On Tuesday July 7th, UXO Control sailed out on the vessel Geoholm to the sites where we will build the offshore wind farms. Over the course of the next three to four months, UXO Control will carry out a detailed investigation of objects identified on the seabed in search of unexploded ordnance.
UXO Control will focus its investigation on several target locations that have already been identified during an earlier campaign in 2019, with the primary aim to discover which of these are unexploded bombs and mines, so they can be safely removed prior to the start of construction.

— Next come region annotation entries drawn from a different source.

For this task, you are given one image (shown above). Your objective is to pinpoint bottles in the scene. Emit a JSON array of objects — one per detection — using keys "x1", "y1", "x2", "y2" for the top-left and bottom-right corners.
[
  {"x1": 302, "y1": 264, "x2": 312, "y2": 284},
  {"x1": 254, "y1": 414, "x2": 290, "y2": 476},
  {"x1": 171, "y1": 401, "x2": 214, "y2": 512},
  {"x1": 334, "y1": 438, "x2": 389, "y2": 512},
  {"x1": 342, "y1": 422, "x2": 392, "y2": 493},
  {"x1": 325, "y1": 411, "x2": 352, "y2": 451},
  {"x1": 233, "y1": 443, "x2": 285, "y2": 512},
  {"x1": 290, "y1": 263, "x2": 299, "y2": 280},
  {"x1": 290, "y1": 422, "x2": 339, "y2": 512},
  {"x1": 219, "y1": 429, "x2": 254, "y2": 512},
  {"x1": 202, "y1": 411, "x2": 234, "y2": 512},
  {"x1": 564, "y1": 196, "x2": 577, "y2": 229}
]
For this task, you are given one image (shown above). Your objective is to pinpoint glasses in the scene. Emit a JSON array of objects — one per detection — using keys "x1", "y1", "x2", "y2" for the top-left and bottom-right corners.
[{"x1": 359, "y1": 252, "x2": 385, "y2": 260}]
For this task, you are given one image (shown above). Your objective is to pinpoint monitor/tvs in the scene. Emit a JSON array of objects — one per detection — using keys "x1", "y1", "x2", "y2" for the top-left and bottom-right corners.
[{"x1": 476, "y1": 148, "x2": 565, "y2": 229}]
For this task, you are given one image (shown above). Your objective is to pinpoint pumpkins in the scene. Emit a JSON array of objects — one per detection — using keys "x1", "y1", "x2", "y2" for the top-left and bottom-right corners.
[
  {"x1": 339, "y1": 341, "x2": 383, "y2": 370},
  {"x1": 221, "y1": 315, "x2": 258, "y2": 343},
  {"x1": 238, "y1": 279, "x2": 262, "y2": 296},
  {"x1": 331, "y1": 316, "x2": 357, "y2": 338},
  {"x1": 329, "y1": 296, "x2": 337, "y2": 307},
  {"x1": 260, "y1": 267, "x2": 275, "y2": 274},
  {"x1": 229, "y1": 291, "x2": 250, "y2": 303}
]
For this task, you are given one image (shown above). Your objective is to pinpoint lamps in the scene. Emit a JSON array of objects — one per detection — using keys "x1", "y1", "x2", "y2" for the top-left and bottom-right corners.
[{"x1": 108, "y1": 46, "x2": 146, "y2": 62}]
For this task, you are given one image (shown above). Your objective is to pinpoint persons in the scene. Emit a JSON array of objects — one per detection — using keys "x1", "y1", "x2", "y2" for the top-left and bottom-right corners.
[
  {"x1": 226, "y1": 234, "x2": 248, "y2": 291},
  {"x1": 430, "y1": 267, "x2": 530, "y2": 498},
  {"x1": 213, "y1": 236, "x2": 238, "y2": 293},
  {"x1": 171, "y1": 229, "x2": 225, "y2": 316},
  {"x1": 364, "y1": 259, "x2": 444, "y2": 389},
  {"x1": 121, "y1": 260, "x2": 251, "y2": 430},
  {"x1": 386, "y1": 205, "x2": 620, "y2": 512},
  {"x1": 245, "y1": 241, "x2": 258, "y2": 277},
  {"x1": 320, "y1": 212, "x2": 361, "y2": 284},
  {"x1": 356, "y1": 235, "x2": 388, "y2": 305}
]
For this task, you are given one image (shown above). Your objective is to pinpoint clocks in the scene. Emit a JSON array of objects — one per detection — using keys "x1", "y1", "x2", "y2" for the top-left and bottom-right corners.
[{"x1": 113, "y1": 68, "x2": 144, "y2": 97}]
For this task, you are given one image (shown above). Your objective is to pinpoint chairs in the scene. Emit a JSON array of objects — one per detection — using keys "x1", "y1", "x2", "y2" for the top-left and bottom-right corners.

There are significant amounts of unexploded ordnance (UXO) in the North Sea, dating from the First and Second World Wars. Some of the UXO come from old minefields, whereas other UXO were dropped by warplanes. While many UXO have been removed since the end of the Second World War, uncleared UXO still pose a significant threat. Identifying and safely removing these UXO is paramount to ensure the safety of personnel and equipment during construction activities.
Generally, up to five percent of identified objects are UXO. If these are found, the Royal Dutch Navy is alerted and they will then visit the site to dispose of the UXO either in place or, if necessary, at a safer location. In doing so, safety always comes first. The inspection vessel will maintain a safe distance during UXO disposal and a notice to mariners will be sent out to warn them well in advance of the disposal activities and advise them to keep a safe distance. The Royal Dutch Navy also takes measures to ensure that the UXO removal has as little impact as possible on the environment, such as the use of acoustic deterrent devices to make vulnerable marine mammals leave the area prior to the disposal.
UXO Control will investigate the Hollandse Kust Zuid 1&2 site in 2020 and a further investigation campaign will take place in 2021, focusing on the Hollandse Kust Zuid 3 & 4 site.